* BEGIN Source extract *

A single DAOStarFinder.find_peaks + PSFPhotometry.fit call would, in a crowded field, hand the LM optimizer hundreds of overlapping sources at once. LM is a local optimizer: with that many highly correlated parameters, it routinely settles into compensating-pair pathologies (one source goes hugely positive, a neighbour absorbs it as a large negative flux), leaves residuals that look fine but a psf_modelimg that biases the next Sersic fit.

The ladder sidesteps the failure mode by extracting sources brightest first. At threshold th_max, only the brightest dozen sources survive; LM fits them cleanly because they don’t overlap much. Their model is subtracted from the residual, and the next pass operates at a slightly lower threshold on a cleaner image, and so on. Each pass deduplicates against everything found by earlier passes (ladder_dedup_psfsigma). [psf].bkg_refit_per_iteration re-estimates bkg_std after each successful pass — important because subtracting bright sources changes the robust noise level the lower thresholds key off.

The final refit

After the ladder finishes, two things may have gone wrong:

1. Compensating pairs may have crept in anyway, because earlier passes committed to a subtraction that later passes can’t change.

2. The ladder may have missed sources that DAO’s matched-filter smoothing washed below threshold (typically very compact sources whose width doesn’t match dao_fwhm_factor·psf_sigma).

The final refit tackles both:

• final_refit_method = 'iterative' (default in the library config) runs _final_joint_refit: a simultaneous LM fit on every accumulated source, followed by find_peaks on the residual to pick up leftovers, repeated until residual MAD stops improving.

• final_refit_method = 'nnls' (default in the test config) runs _final_nnls_refit: a Cholesky-Gram non-negative least-squares solve on the design matrix whose columns are unit-flux PSF renderings at each source’s pinned position. NNLS hard-bans negative fluxes, eliminating the compensating-pair pathology by construction. The same find_peaks leftover loop appends new columns and re-solves.

• final_refit_method = 'none' skips this stage entirely.

Either way, the new (phot_table, residual) is what iterative_psf_fitting returns. PSFFitter.fit then derives psf_modelimg by subtraction and writes psf_table, psf_modelimg, psf_sub_data, residual, residual_masked onto the cutoutdata. The next Sersic iteration reads psf_sub_data; the kernel recalibrator reads psf_table.

Quality cuts

Both refit branches filter rows through sphot.psf.filter_psfphot_results() before exposing them as the final psf_table. The cuts (all in [psf]) are documented in User config with sphot_config.toml:

• cuts_pos_err_max — drop fits whose centroid uncertainty exceeds N px.

* END Source extract *
* BEGIN Raw data *

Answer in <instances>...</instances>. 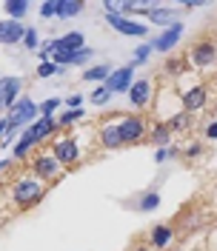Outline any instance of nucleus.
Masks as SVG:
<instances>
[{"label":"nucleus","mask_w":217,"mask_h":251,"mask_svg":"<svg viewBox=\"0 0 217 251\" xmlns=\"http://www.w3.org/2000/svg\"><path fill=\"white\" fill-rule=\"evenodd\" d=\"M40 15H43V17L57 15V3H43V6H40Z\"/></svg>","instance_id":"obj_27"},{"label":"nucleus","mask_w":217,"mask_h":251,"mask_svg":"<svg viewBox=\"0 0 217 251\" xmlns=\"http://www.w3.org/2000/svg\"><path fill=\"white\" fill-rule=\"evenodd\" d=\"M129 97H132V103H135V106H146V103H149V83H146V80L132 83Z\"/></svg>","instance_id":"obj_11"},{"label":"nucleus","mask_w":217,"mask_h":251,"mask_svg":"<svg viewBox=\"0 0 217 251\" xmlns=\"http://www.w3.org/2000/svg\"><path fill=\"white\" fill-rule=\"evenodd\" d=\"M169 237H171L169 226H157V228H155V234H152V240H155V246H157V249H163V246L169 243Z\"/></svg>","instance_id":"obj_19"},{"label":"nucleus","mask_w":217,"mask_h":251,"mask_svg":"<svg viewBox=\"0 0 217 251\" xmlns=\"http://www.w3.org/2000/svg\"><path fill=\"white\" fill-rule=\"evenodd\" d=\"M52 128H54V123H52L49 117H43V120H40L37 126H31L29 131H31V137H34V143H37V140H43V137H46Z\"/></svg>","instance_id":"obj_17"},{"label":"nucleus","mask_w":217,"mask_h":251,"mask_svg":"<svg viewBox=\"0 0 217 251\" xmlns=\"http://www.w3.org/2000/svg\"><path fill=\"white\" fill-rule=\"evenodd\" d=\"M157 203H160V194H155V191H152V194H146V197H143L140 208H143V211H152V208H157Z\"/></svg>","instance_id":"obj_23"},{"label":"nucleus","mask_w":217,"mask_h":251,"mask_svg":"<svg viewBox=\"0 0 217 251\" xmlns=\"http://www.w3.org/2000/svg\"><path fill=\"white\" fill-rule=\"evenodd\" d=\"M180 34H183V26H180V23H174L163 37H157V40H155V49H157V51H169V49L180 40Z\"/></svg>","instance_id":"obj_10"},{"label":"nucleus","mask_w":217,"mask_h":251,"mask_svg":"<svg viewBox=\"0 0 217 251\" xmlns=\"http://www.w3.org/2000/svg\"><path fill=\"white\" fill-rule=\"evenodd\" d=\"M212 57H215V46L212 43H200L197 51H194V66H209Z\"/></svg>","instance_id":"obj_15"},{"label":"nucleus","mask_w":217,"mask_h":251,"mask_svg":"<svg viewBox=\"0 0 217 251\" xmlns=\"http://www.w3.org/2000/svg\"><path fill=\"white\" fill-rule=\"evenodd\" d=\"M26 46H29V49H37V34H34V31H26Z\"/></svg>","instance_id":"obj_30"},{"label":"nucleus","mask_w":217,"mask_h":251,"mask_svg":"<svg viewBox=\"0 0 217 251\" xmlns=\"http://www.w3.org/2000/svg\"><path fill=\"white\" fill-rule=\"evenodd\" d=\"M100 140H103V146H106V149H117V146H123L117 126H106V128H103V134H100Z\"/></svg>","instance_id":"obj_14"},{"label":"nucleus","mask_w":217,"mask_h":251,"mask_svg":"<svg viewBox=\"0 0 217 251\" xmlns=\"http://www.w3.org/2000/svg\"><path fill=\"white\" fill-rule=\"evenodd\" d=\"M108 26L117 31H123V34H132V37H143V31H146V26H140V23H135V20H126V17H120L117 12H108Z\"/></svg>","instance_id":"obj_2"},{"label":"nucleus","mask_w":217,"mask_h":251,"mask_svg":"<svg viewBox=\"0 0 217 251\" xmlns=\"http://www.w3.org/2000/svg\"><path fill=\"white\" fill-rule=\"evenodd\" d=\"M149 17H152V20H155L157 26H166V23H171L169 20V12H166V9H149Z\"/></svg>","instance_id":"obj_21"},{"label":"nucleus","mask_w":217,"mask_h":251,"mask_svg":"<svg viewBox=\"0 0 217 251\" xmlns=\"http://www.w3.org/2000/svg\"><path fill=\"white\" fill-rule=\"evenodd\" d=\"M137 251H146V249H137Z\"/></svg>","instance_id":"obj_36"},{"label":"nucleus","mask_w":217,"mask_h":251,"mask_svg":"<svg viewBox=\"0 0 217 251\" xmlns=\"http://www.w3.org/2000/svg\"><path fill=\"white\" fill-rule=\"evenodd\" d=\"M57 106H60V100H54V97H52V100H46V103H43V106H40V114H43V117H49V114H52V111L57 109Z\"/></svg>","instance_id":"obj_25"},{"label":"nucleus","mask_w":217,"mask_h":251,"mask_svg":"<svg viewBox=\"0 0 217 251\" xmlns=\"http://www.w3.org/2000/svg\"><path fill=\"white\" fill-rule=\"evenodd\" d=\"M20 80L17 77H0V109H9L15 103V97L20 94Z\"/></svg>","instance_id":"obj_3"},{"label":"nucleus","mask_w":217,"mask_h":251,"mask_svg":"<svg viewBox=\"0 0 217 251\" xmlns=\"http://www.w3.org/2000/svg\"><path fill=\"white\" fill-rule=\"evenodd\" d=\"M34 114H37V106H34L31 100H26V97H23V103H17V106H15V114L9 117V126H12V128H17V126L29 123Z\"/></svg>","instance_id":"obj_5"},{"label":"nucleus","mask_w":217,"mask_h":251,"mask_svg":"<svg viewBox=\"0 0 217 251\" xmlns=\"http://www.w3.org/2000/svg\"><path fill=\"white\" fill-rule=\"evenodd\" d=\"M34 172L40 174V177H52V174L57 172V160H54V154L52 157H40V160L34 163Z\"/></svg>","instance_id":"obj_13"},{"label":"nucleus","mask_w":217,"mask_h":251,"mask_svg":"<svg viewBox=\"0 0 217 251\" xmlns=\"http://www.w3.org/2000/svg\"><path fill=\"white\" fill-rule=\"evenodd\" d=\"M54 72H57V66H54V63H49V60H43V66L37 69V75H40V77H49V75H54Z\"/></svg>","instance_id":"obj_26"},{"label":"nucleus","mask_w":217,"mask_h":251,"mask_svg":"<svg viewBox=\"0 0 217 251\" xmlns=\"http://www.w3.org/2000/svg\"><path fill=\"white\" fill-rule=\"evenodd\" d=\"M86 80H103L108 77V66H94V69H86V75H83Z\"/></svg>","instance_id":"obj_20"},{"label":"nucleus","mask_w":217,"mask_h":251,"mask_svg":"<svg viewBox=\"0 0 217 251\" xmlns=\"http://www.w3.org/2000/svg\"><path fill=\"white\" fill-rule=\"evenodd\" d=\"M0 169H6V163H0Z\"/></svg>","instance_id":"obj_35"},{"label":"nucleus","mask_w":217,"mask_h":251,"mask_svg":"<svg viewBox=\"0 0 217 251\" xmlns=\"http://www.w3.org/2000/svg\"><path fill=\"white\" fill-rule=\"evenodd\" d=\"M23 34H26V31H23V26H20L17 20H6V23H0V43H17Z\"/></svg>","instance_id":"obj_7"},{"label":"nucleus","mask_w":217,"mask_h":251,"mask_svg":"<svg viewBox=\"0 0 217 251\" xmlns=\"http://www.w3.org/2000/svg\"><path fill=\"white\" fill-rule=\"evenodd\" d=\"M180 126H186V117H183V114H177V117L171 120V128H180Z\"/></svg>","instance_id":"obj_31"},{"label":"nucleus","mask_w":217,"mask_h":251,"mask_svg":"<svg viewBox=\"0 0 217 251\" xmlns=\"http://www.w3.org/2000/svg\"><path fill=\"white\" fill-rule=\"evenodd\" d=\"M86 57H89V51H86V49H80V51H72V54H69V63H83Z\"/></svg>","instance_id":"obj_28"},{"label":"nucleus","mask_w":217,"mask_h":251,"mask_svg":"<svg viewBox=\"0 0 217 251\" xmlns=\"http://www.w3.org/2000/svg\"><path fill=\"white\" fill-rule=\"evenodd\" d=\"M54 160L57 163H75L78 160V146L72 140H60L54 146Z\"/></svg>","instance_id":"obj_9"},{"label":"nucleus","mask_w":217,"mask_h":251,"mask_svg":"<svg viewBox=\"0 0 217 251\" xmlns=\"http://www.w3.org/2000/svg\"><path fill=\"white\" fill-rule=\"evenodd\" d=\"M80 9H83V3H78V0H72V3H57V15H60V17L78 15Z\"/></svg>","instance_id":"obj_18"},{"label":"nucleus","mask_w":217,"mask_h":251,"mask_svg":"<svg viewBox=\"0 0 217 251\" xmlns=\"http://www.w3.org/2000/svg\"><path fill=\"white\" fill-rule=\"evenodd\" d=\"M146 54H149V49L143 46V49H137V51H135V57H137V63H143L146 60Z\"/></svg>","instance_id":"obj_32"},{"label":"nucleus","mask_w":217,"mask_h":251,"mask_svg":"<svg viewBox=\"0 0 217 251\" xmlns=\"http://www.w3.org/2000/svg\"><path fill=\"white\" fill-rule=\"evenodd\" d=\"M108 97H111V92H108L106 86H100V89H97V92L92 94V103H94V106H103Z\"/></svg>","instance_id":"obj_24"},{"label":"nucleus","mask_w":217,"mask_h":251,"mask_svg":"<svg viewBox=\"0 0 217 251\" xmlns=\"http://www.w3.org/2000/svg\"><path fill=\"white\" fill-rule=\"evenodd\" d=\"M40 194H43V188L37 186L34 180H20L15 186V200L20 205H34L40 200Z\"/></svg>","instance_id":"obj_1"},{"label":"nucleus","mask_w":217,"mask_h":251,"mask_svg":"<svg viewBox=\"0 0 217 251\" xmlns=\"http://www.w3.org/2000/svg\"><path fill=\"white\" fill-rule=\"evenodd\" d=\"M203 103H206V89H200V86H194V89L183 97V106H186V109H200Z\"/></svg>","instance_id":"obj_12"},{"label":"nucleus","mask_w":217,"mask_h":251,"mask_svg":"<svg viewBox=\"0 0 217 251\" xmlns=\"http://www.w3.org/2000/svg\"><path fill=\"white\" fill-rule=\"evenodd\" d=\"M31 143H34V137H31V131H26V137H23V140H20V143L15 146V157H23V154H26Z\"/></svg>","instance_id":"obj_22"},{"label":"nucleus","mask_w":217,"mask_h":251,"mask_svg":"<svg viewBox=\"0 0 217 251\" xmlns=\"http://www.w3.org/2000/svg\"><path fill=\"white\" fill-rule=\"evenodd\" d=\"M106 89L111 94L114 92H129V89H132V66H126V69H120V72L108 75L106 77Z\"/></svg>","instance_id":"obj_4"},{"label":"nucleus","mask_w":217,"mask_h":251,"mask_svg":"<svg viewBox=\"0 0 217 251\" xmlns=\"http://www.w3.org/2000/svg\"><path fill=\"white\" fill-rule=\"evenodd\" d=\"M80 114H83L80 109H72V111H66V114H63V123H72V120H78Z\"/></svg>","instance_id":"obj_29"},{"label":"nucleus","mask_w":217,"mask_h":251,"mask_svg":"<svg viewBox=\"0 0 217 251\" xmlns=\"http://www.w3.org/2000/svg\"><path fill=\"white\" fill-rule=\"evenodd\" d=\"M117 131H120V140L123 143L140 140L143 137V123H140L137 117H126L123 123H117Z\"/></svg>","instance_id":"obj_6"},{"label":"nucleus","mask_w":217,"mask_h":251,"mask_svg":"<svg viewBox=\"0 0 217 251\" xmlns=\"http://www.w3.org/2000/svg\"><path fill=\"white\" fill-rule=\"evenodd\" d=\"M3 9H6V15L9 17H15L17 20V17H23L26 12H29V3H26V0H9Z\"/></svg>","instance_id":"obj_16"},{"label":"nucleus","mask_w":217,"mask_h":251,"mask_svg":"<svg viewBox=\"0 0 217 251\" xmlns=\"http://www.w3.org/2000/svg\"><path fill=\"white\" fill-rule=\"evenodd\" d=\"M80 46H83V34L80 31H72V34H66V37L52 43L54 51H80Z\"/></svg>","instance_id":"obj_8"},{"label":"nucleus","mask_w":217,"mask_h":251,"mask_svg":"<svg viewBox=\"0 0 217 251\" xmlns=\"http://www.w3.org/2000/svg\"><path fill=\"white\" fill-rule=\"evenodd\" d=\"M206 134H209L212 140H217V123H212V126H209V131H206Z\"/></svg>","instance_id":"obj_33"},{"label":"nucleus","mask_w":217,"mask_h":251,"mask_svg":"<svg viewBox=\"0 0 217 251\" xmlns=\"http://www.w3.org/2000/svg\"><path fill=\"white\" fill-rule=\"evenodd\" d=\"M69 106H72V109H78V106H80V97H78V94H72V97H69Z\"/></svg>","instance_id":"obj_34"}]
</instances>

* END Raw data *

What is required :: From the passage on PSF fitting, extract the part that opens with the words containing "After the ladder" and closes with "passes can’t change.". You won't need the items.

Solution below ::
After the ladder finishes, two things may have gone wrong:

1. Compensating pairs may have crept in anyway, because earlier passes committed to a subtraction that later passes can’t change.